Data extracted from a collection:
-------
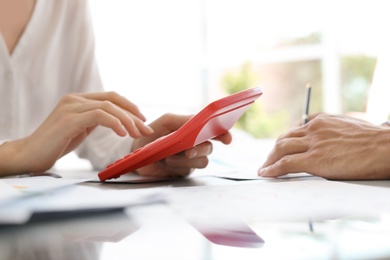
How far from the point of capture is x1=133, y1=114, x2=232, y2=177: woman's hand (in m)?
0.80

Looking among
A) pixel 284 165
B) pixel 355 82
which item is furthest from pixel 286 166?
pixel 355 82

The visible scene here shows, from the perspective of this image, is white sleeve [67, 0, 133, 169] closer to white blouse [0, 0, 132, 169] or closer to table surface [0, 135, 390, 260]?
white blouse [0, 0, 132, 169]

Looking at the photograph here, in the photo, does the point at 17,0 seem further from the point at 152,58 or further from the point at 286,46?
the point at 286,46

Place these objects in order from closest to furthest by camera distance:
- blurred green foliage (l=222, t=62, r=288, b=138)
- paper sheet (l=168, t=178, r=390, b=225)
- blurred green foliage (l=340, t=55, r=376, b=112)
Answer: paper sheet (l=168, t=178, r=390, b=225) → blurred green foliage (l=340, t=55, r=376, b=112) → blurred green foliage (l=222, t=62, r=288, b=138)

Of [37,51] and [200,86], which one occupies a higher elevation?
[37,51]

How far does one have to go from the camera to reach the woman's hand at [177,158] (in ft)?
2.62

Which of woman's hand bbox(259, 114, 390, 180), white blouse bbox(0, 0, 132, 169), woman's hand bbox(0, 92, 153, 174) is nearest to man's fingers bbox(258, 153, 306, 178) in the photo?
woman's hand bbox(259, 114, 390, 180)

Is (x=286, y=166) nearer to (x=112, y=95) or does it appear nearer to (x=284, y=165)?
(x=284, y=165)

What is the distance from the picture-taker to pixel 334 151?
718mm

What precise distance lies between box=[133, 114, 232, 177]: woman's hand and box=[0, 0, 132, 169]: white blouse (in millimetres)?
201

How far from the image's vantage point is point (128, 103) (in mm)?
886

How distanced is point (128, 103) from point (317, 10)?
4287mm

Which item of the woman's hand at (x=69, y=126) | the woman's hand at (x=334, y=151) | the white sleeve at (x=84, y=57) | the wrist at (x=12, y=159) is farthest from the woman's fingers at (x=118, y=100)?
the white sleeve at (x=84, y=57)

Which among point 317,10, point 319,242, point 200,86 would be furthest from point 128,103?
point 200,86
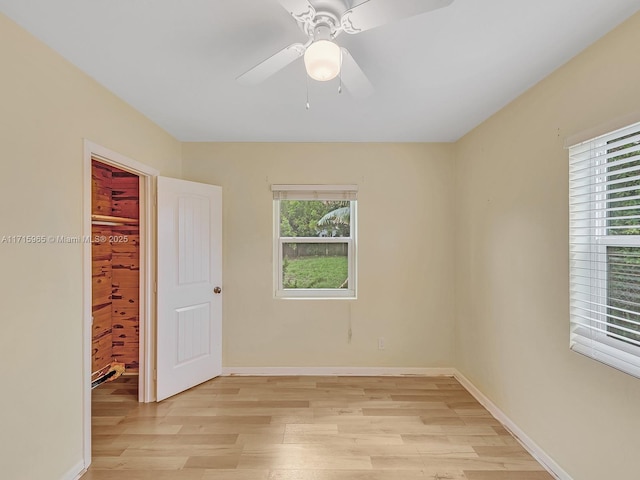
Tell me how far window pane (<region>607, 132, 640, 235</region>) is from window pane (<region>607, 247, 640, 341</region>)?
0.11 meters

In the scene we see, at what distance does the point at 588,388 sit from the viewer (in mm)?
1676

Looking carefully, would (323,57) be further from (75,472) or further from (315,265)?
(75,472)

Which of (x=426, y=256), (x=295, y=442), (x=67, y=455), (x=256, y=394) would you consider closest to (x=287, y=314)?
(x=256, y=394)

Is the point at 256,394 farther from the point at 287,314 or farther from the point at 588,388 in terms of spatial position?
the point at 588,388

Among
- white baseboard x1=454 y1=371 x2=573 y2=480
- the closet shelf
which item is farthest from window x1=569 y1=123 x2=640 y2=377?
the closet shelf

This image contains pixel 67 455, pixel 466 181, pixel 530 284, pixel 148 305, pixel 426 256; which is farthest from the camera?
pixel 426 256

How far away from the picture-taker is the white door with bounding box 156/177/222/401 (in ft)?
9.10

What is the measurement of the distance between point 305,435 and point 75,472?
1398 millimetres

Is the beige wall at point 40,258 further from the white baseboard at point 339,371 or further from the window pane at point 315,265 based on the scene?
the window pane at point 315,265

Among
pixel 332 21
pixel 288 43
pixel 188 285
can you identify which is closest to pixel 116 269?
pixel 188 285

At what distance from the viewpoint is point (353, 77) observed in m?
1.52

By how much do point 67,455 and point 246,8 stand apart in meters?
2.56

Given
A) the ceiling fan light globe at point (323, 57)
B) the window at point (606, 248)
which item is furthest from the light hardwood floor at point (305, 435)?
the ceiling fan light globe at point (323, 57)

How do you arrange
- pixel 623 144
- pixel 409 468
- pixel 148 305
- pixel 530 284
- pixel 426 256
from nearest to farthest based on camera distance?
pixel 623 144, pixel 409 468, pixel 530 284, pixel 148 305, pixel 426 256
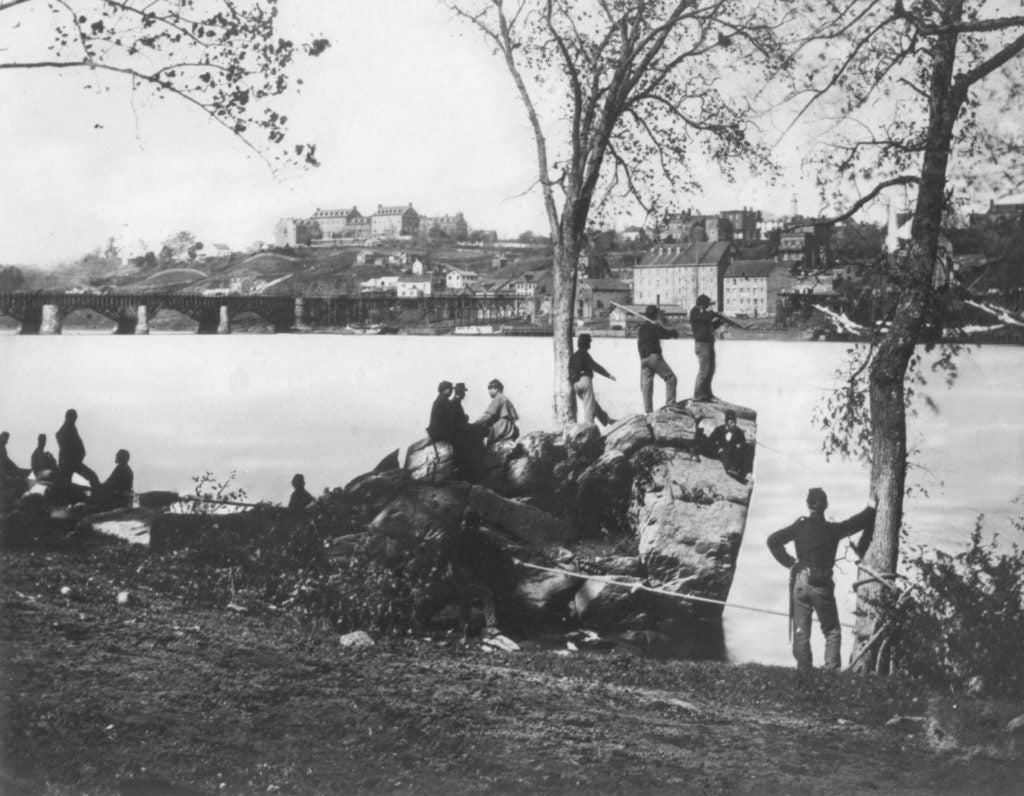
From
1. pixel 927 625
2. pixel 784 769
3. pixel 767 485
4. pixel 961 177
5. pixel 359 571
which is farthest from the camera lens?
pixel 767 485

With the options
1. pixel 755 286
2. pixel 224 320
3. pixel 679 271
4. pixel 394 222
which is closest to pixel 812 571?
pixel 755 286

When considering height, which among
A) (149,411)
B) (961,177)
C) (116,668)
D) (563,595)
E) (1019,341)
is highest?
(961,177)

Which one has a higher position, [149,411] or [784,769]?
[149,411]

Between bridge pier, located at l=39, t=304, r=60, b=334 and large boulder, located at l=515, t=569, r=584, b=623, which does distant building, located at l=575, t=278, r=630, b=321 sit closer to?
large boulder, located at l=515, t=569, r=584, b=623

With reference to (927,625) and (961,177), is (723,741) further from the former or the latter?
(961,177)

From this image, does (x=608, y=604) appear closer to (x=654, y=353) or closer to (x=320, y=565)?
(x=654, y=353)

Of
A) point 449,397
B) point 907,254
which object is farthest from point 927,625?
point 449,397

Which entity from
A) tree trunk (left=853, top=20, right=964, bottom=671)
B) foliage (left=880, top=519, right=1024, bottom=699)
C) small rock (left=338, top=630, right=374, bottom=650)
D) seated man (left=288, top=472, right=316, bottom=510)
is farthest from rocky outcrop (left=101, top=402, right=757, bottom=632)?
-------
> [What to produce]: Pictures in the data above should not be copied; transcribe everything else exactly.

> [Answer for this exercise]:
How far from the point of capture is x1=133, y1=114, x2=232, y2=177: woman's hand (in m)?
0.80

Looking among
A) pixel 284 165
B) pixel 355 82
which item is furthest from pixel 286 166?
pixel 355 82

The visible scene here shows, from the perspective of this image, is white sleeve [67, 0, 133, 169] closer to white blouse [0, 0, 132, 169] or closer to table surface [0, 135, 390, 260]?
white blouse [0, 0, 132, 169]

Looking at the photograph here, in the photo, does the point at 17,0 seem further from the point at 152,58 or further from the point at 286,46?
the point at 286,46

Place these objects in order from closest to furthest by camera distance:
- blurred green foliage (l=222, t=62, r=288, b=138)
- paper sheet (l=168, t=178, r=390, b=225)
- blurred green foliage (l=340, t=55, r=376, b=112)
Answer: paper sheet (l=168, t=178, r=390, b=225) → blurred green foliage (l=340, t=55, r=376, b=112) → blurred green foliage (l=222, t=62, r=288, b=138)

Of [37,51] and [200,86], which one occupies a higher elevation?
[37,51]

How far does one have to go from the camera to reach the woman's hand at [177,158] (in ft)?
2.62

Which of woman's hand bbox(259, 114, 390, 180), white blouse bbox(0, 0, 132, 169), woman's hand bbox(0, 92, 153, 174) is nearest to man's fingers bbox(258, 153, 306, 178) in the photo?
woman's hand bbox(259, 114, 390, 180)

Is (x=286, y=166) nearer to (x=112, y=95) or does it appear nearer to (x=284, y=165)?
(x=284, y=165)

What is the distance from the picture-taker to pixel 334 151?
718mm

What precise distance lies between box=[133, 114, 232, 177]: woman's hand and box=[0, 0, 132, 169]: white blouse (in millimetres)?
201

How far from the image's vantage point is point (128, 103) (in mm)?
886

How distanced is point (128, 103) from point (317, 10)?
4287mm

Which item of the woman's hand at (x=69, y=126) | the woman's hand at (x=334, y=151) | the white sleeve at (x=84, y=57) | the wrist at (x=12, y=159) is farthest from the woman's fingers at (x=118, y=100)?
the white sleeve at (x=84, y=57)

Which among point 317,10, point 319,242, point 200,86 would be furthest from point 128,103?
point 200,86
Tell me how far window pane (<region>607, 132, 640, 235</region>) is from window pane (<region>607, 247, 640, 341</region>)?
0.11 meters

In the scene we see, at what distance does the point at 588,388 sit from the viewer (in mm)?
1676

Looking carefully, would (323,57) be further from (75,472) or further from (315,265)?
(75,472)

Which of (x=426, y=256), (x=295, y=442), (x=67, y=455), (x=256, y=394) would you consider closest to (x=287, y=314)?
(x=256, y=394)

Is the point at 256,394 farther from the point at 287,314 or farther from the point at 588,388 in terms of spatial position?
the point at 588,388

Among
- white baseboard x1=454 y1=371 x2=573 y2=480
- the closet shelf
which item is farthest from window x1=569 y1=123 x2=640 y2=377?
the closet shelf

This image contains pixel 67 455, pixel 466 181, pixel 530 284, pixel 148 305, pixel 426 256; which is farthest from the camera?
pixel 426 256

How far away from the picture-taker is the white door with bounding box 156/177/222/401 (in ft)?
9.10

What is the measurement of the distance between point 305,435 and point 75,472?
1398 millimetres

Is the beige wall at point 40,258 further from the white baseboard at point 339,371 or further from the window pane at point 315,265 based on the scene?
the window pane at point 315,265

Among
pixel 332 21
pixel 288 43
pixel 188 285
can you identify which is closest to pixel 116 269?
pixel 188 285

At what distance from the viewpoint is point (353, 77) observed in m?
1.52

By how much do point 67,455 and point 246,8 stand apart in meters?
2.56

Given
A) the ceiling fan light globe at point (323, 57)
B) the window at point (606, 248)
which item is furthest from the light hardwood floor at point (305, 435)?
the ceiling fan light globe at point (323, 57)

How do you arrange
- pixel 623 144
- pixel 409 468
- pixel 148 305
- pixel 530 284
- pixel 426 256
from nearest to farthest based on camera distance?
pixel 623 144, pixel 409 468, pixel 530 284, pixel 148 305, pixel 426 256
From
1. pixel 927 625
2. pixel 784 769
3. pixel 767 485
4. pixel 961 177
5. pixel 359 571
which is farthest from the camera lens?
pixel 767 485

With the options
1. pixel 755 286
2. pixel 224 320
3. pixel 679 271
4. pixel 394 222
which is closest to pixel 812 571?
pixel 755 286

When considering height, which among
A) (149,411)
B) (961,177)
C) (116,668)
D) (563,595)
E) (1019,341)
is highest?
(961,177)

Which one has a higher position, [149,411] or [784,769]?
[149,411]

Between bridge pier, located at l=39, t=304, r=60, b=334 and large boulder, located at l=515, t=569, r=584, b=623, which does distant building, located at l=575, t=278, r=630, b=321 sit closer to?
large boulder, located at l=515, t=569, r=584, b=623

With reference to (927,625) and (961,177), is (723,741) further from the former or the latter?
(961,177)

From this image, does (x=608, y=604) appear closer to (x=654, y=353) or closer to (x=320, y=565)?
(x=654, y=353)

Of
A) point 449,397
B) point 907,254
which object is farthest from point 927,625?
point 449,397

Which entity from
A) tree trunk (left=853, top=20, right=964, bottom=671)
B) foliage (left=880, top=519, right=1024, bottom=699)
C) small rock (left=338, top=630, right=374, bottom=650)
D) seated man (left=288, top=472, right=316, bottom=510)
is farthest from rocky outcrop (left=101, top=402, right=757, bottom=632)?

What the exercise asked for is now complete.